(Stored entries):
***

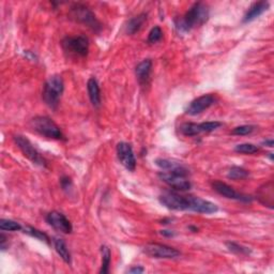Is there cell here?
Returning a JSON list of instances; mask_svg holds the SVG:
<instances>
[{"mask_svg":"<svg viewBox=\"0 0 274 274\" xmlns=\"http://www.w3.org/2000/svg\"><path fill=\"white\" fill-rule=\"evenodd\" d=\"M209 7L202 3L194 4L182 18L176 21V27L181 32H188L193 28L203 25L209 19Z\"/></svg>","mask_w":274,"mask_h":274,"instance_id":"cell-1","label":"cell"},{"mask_svg":"<svg viewBox=\"0 0 274 274\" xmlns=\"http://www.w3.org/2000/svg\"><path fill=\"white\" fill-rule=\"evenodd\" d=\"M64 90V83L60 75H53L51 76L43 87L42 99L44 103L51 107L53 110H56L57 106L59 105L60 97Z\"/></svg>","mask_w":274,"mask_h":274,"instance_id":"cell-2","label":"cell"},{"mask_svg":"<svg viewBox=\"0 0 274 274\" xmlns=\"http://www.w3.org/2000/svg\"><path fill=\"white\" fill-rule=\"evenodd\" d=\"M68 17L78 24H82L87 26L88 28H90L94 32H99L102 29V25L99 22V19L96 18L91 10L85 5H73L70 11H68Z\"/></svg>","mask_w":274,"mask_h":274,"instance_id":"cell-3","label":"cell"},{"mask_svg":"<svg viewBox=\"0 0 274 274\" xmlns=\"http://www.w3.org/2000/svg\"><path fill=\"white\" fill-rule=\"evenodd\" d=\"M30 128L47 139L52 140H62L63 134L58 126L51 118H48L46 116H37L32 118L29 122Z\"/></svg>","mask_w":274,"mask_h":274,"instance_id":"cell-4","label":"cell"},{"mask_svg":"<svg viewBox=\"0 0 274 274\" xmlns=\"http://www.w3.org/2000/svg\"><path fill=\"white\" fill-rule=\"evenodd\" d=\"M61 45L65 53L78 57H85L89 52V40L85 36L65 37Z\"/></svg>","mask_w":274,"mask_h":274,"instance_id":"cell-5","label":"cell"},{"mask_svg":"<svg viewBox=\"0 0 274 274\" xmlns=\"http://www.w3.org/2000/svg\"><path fill=\"white\" fill-rule=\"evenodd\" d=\"M13 140L16 146L21 149V151L28 160H30L36 165L41 166V167H46L45 159L41 155V153L35 148V146L30 143V141L23 135H14Z\"/></svg>","mask_w":274,"mask_h":274,"instance_id":"cell-6","label":"cell"},{"mask_svg":"<svg viewBox=\"0 0 274 274\" xmlns=\"http://www.w3.org/2000/svg\"><path fill=\"white\" fill-rule=\"evenodd\" d=\"M144 253L155 259H174L180 256V252L175 248L161 243H148L143 248Z\"/></svg>","mask_w":274,"mask_h":274,"instance_id":"cell-7","label":"cell"},{"mask_svg":"<svg viewBox=\"0 0 274 274\" xmlns=\"http://www.w3.org/2000/svg\"><path fill=\"white\" fill-rule=\"evenodd\" d=\"M160 202L169 210H189V196H183L176 192H165L159 197Z\"/></svg>","mask_w":274,"mask_h":274,"instance_id":"cell-8","label":"cell"},{"mask_svg":"<svg viewBox=\"0 0 274 274\" xmlns=\"http://www.w3.org/2000/svg\"><path fill=\"white\" fill-rule=\"evenodd\" d=\"M159 178L163 182L169 185V187L175 191L185 192V191L191 190L192 188V183L188 179V176H184L181 174L163 170L159 174Z\"/></svg>","mask_w":274,"mask_h":274,"instance_id":"cell-9","label":"cell"},{"mask_svg":"<svg viewBox=\"0 0 274 274\" xmlns=\"http://www.w3.org/2000/svg\"><path fill=\"white\" fill-rule=\"evenodd\" d=\"M222 125L219 121H209L202 123H193V122H185L181 124L180 132L184 136H196L200 133H209L219 129Z\"/></svg>","mask_w":274,"mask_h":274,"instance_id":"cell-10","label":"cell"},{"mask_svg":"<svg viewBox=\"0 0 274 274\" xmlns=\"http://www.w3.org/2000/svg\"><path fill=\"white\" fill-rule=\"evenodd\" d=\"M211 185L215 192L228 199H233V200H238L242 202H251L253 200V197L251 196V195L239 193L236 190H233V188H231L230 185L224 183L222 181H213Z\"/></svg>","mask_w":274,"mask_h":274,"instance_id":"cell-11","label":"cell"},{"mask_svg":"<svg viewBox=\"0 0 274 274\" xmlns=\"http://www.w3.org/2000/svg\"><path fill=\"white\" fill-rule=\"evenodd\" d=\"M46 222L50 226H52L55 230L62 232V233H71L73 230L71 222L66 219L64 214L58 212V211H52L46 215Z\"/></svg>","mask_w":274,"mask_h":274,"instance_id":"cell-12","label":"cell"},{"mask_svg":"<svg viewBox=\"0 0 274 274\" xmlns=\"http://www.w3.org/2000/svg\"><path fill=\"white\" fill-rule=\"evenodd\" d=\"M117 155L120 163L129 172H134L136 168V159L132 149V146L128 143L121 142L117 145Z\"/></svg>","mask_w":274,"mask_h":274,"instance_id":"cell-13","label":"cell"},{"mask_svg":"<svg viewBox=\"0 0 274 274\" xmlns=\"http://www.w3.org/2000/svg\"><path fill=\"white\" fill-rule=\"evenodd\" d=\"M215 101H217V99H215L213 94H203L197 97V99L193 100L189 104L187 110H185V114L190 116L199 115L206 110H208L209 107H211L215 103Z\"/></svg>","mask_w":274,"mask_h":274,"instance_id":"cell-14","label":"cell"},{"mask_svg":"<svg viewBox=\"0 0 274 274\" xmlns=\"http://www.w3.org/2000/svg\"><path fill=\"white\" fill-rule=\"evenodd\" d=\"M218 206L209 200L202 199L200 197L189 196V211L203 214H212L218 212Z\"/></svg>","mask_w":274,"mask_h":274,"instance_id":"cell-15","label":"cell"},{"mask_svg":"<svg viewBox=\"0 0 274 274\" xmlns=\"http://www.w3.org/2000/svg\"><path fill=\"white\" fill-rule=\"evenodd\" d=\"M152 70V61L150 59H145L135 67V74L141 85H147L150 80Z\"/></svg>","mask_w":274,"mask_h":274,"instance_id":"cell-16","label":"cell"},{"mask_svg":"<svg viewBox=\"0 0 274 274\" xmlns=\"http://www.w3.org/2000/svg\"><path fill=\"white\" fill-rule=\"evenodd\" d=\"M257 198L262 203L267 206L270 209L273 208V182L270 181L265 183L262 187L259 188L257 193Z\"/></svg>","mask_w":274,"mask_h":274,"instance_id":"cell-17","label":"cell"},{"mask_svg":"<svg viewBox=\"0 0 274 274\" xmlns=\"http://www.w3.org/2000/svg\"><path fill=\"white\" fill-rule=\"evenodd\" d=\"M269 8L268 2H258L254 4L247 12V14L243 17V23H250L254 19L259 17L261 14L265 13Z\"/></svg>","mask_w":274,"mask_h":274,"instance_id":"cell-18","label":"cell"},{"mask_svg":"<svg viewBox=\"0 0 274 274\" xmlns=\"http://www.w3.org/2000/svg\"><path fill=\"white\" fill-rule=\"evenodd\" d=\"M87 89H88V94H89V99L91 104L94 107H100L101 106V90L100 86L97 81L94 77L89 78V81L87 83Z\"/></svg>","mask_w":274,"mask_h":274,"instance_id":"cell-19","label":"cell"},{"mask_svg":"<svg viewBox=\"0 0 274 274\" xmlns=\"http://www.w3.org/2000/svg\"><path fill=\"white\" fill-rule=\"evenodd\" d=\"M146 21H147V14L145 13L132 17L130 21L126 23V26H125L126 33L135 35L136 32H139L142 29L143 25L146 23Z\"/></svg>","mask_w":274,"mask_h":274,"instance_id":"cell-20","label":"cell"},{"mask_svg":"<svg viewBox=\"0 0 274 274\" xmlns=\"http://www.w3.org/2000/svg\"><path fill=\"white\" fill-rule=\"evenodd\" d=\"M53 243H54L56 252L58 253V255L61 257V259L65 263H68V265H70L71 263V253H70V251H68L64 240L61 238L55 237V238H53Z\"/></svg>","mask_w":274,"mask_h":274,"instance_id":"cell-21","label":"cell"},{"mask_svg":"<svg viewBox=\"0 0 274 274\" xmlns=\"http://www.w3.org/2000/svg\"><path fill=\"white\" fill-rule=\"evenodd\" d=\"M101 253H102V266L100 269L101 274H106L110 272V266L112 261V253L109 247L102 246L101 248Z\"/></svg>","mask_w":274,"mask_h":274,"instance_id":"cell-22","label":"cell"},{"mask_svg":"<svg viewBox=\"0 0 274 274\" xmlns=\"http://www.w3.org/2000/svg\"><path fill=\"white\" fill-rule=\"evenodd\" d=\"M23 231L27 234H29V236H31L36 239H39L40 241H43L45 242L46 244H51V239L50 237L47 236V234L41 230H39L35 227H31V226H26V227H23Z\"/></svg>","mask_w":274,"mask_h":274,"instance_id":"cell-23","label":"cell"},{"mask_svg":"<svg viewBox=\"0 0 274 274\" xmlns=\"http://www.w3.org/2000/svg\"><path fill=\"white\" fill-rule=\"evenodd\" d=\"M227 177L231 180H242L249 177V172L239 166H232L227 174Z\"/></svg>","mask_w":274,"mask_h":274,"instance_id":"cell-24","label":"cell"},{"mask_svg":"<svg viewBox=\"0 0 274 274\" xmlns=\"http://www.w3.org/2000/svg\"><path fill=\"white\" fill-rule=\"evenodd\" d=\"M226 247L227 249L236 255H241V256H248L251 254V250L247 247H243L239 243L236 242H226Z\"/></svg>","mask_w":274,"mask_h":274,"instance_id":"cell-25","label":"cell"},{"mask_svg":"<svg viewBox=\"0 0 274 274\" xmlns=\"http://www.w3.org/2000/svg\"><path fill=\"white\" fill-rule=\"evenodd\" d=\"M0 229H2L3 231H17V230H23V226L15 221L2 219L0 220Z\"/></svg>","mask_w":274,"mask_h":274,"instance_id":"cell-26","label":"cell"},{"mask_svg":"<svg viewBox=\"0 0 274 274\" xmlns=\"http://www.w3.org/2000/svg\"><path fill=\"white\" fill-rule=\"evenodd\" d=\"M234 151L238 153H242V154H253L256 153L259 151V148L257 146L253 145V144H240L234 147Z\"/></svg>","mask_w":274,"mask_h":274,"instance_id":"cell-27","label":"cell"},{"mask_svg":"<svg viewBox=\"0 0 274 274\" xmlns=\"http://www.w3.org/2000/svg\"><path fill=\"white\" fill-rule=\"evenodd\" d=\"M155 165L159 166V167L162 169V170H165V172H169V170H174L177 167H179L180 164H177V163H174L167 159H156L155 160Z\"/></svg>","mask_w":274,"mask_h":274,"instance_id":"cell-28","label":"cell"},{"mask_svg":"<svg viewBox=\"0 0 274 274\" xmlns=\"http://www.w3.org/2000/svg\"><path fill=\"white\" fill-rule=\"evenodd\" d=\"M162 38H163L162 29L159 26H155L151 29V31L149 32L148 40L147 41H148L149 44H155V43H158L159 41H161Z\"/></svg>","mask_w":274,"mask_h":274,"instance_id":"cell-29","label":"cell"},{"mask_svg":"<svg viewBox=\"0 0 274 274\" xmlns=\"http://www.w3.org/2000/svg\"><path fill=\"white\" fill-rule=\"evenodd\" d=\"M256 126L255 125H240L234 128L231 132L232 135H237V136H244V135H249L255 131Z\"/></svg>","mask_w":274,"mask_h":274,"instance_id":"cell-30","label":"cell"},{"mask_svg":"<svg viewBox=\"0 0 274 274\" xmlns=\"http://www.w3.org/2000/svg\"><path fill=\"white\" fill-rule=\"evenodd\" d=\"M60 184H61L62 190H64V191L70 190L72 188V181L68 177H62L60 180Z\"/></svg>","mask_w":274,"mask_h":274,"instance_id":"cell-31","label":"cell"},{"mask_svg":"<svg viewBox=\"0 0 274 274\" xmlns=\"http://www.w3.org/2000/svg\"><path fill=\"white\" fill-rule=\"evenodd\" d=\"M126 272H128V273H137V274H139V273L145 272V269L143 267H141V266H137V267H132L131 269H129Z\"/></svg>","mask_w":274,"mask_h":274,"instance_id":"cell-32","label":"cell"},{"mask_svg":"<svg viewBox=\"0 0 274 274\" xmlns=\"http://www.w3.org/2000/svg\"><path fill=\"white\" fill-rule=\"evenodd\" d=\"M161 234H163L165 237H174L175 232L172 230H161Z\"/></svg>","mask_w":274,"mask_h":274,"instance_id":"cell-33","label":"cell"},{"mask_svg":"<svg viewBox=\"0 0 274 274\" xmlns=\"http://www.w3.org/2000/svg\"><path fill=\"white\" fill-rule=\"evenodd\" d=\"M263 145H266V146L270 147V148H272V147H273V140H268V141H265V142H263Z\"/></svg>","mask_w":274,"mask_h":274,"instance_id":"cell-34","label":"cell"}]
</instances>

***

(Task prompt): Return the lines exactly as they appear, starting at the beginning of the records and going on through the line that contains "<instances>". Leave the pictures out of your answer.

(Task result):
Is there cell here?
Returning a JSON list of instances; mask_svg holds the SVG:
<instances>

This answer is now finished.